### Task to carry out
For this exercise, transcribe every line of the material exactly and skip the pictures.

### Information provided

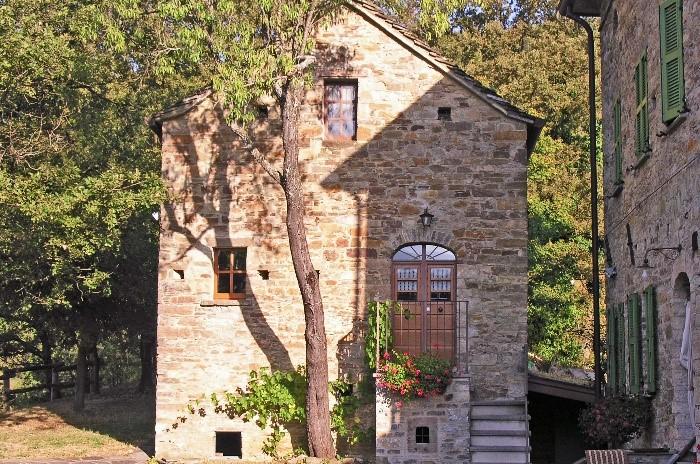 Par 5 Pics of house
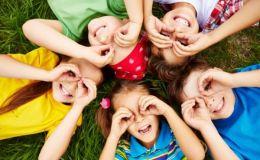 Ученые установили, как родители влияют на детскую дружбу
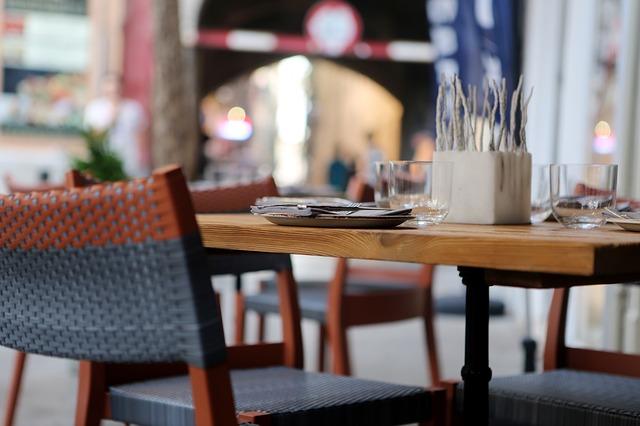restaurant-406972_640 (1).jpg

### Answer to this task
 Par 5 Pics of house
 Ученые установили, как родители влияют на детскую дружбу
restaurant-406972_640 (1).jpg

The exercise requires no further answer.